Continue the essay below about the first and last moments shared with Wes, picking up right after its final sentence.

- [EXTRACT PROVIDED]:
'''

The First ‘I Love You’: This story gives The Notebook a run for its money. When it comes to relationships/feelings, there’s no better person to mess up a romantic moment than myself. I’ve never been one to express my feelings to others. I’d MUCH rather keep that shit in a lock box and hope that people can read my mind. Unfortunately, even though it’s 2020 and science is advancing at a rapid rate, people still can’t read minds so this technique does not work very well. Wes and I had been seeing each other for four or five months, and he was quickly becoming someone I wanted to spend all my extra time with. One night, he was walking me to my car, stopped me, and said “Ash, I love you.” Now again, most girls would have melted right then and there, and I definitely did on the inside. On the outside, I panicked and said “Thanks”, got in my car and drove to my dorm. When I returned, my roommates asked me how my night had gone and when I told them that Wes dropped the L-word, they asked if I’d said it too. When I replied no, they asked if I loved him or not. Of course I did, but who comes out and just says such a thing?! After some pep talks from the roomies (what happens in the vault, stays in the vault, amirite?), I determined that I would put my heart on the line and tell him I loved him too. With my usual awkwardness, I called him, told him I loved him too, and we never missed a day of saying it to each other since.
There’s so many other firsts I could mention. I remember moving into our first apartment together, moving into our first home together, the first dog we got(RIP sweet Addie), the first time he came to a Diaz family Christmas (yes, it’s that big of a deal), and our first dance at our wedding. These are sweet memories that no one can take from me. But, on the other side of the card, have you ever thought about how last moments also play a huge role in life. Do you remember your last day of elementary or high school? Do you remember the last night you stayed in your parent’s home before going to college? Do you remember the last day of a previous job? I now have a ton of ‘last’ memories that Wes and I shared and these moments have an equally large imprint on my brain.

'''

- [COLLECTED MATERIAL]:
'''

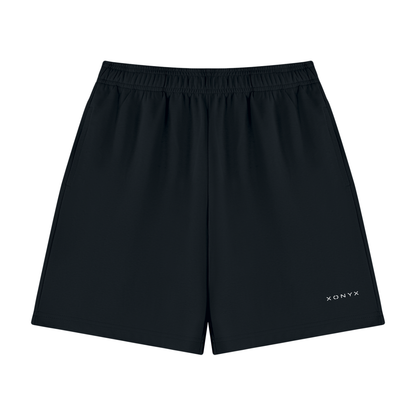 Cotton Shorts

'''

- [EXERCISE RESPONSE]:
The Last Supper: (Probably not as impressive as Jesus’s last supper but…) The last meal Wes and I shared together was Thursday, December 19th. I usually cooked dinner every night but this night was different. It was the day before school let out for Christmas Break, so it was pretty chaotic at work, and I was TIRED. I called Wes on the way home (shocker: he answered!) and explained that we’d be eating whatever was in the fridge, freezer, or pantry because I had no energy left to cook. I went home, took a nap, went to the gym, and came back to find Wes pulling in from work. When we got into the kitchen, he decided he was going to cook me one of his specialties. I hate to burst his bubble up in heaven, but try not to be too impressed with this act of service. His specialty was Ramen noodles. But, in his defense, he made THE best Ramen (only those closest to him know the secret ingredient he used). So, we curled up on the couch, watched a few episodes of The Blacklist, and enjoyed our last meal together. I wish so badly I could share one more meal with him.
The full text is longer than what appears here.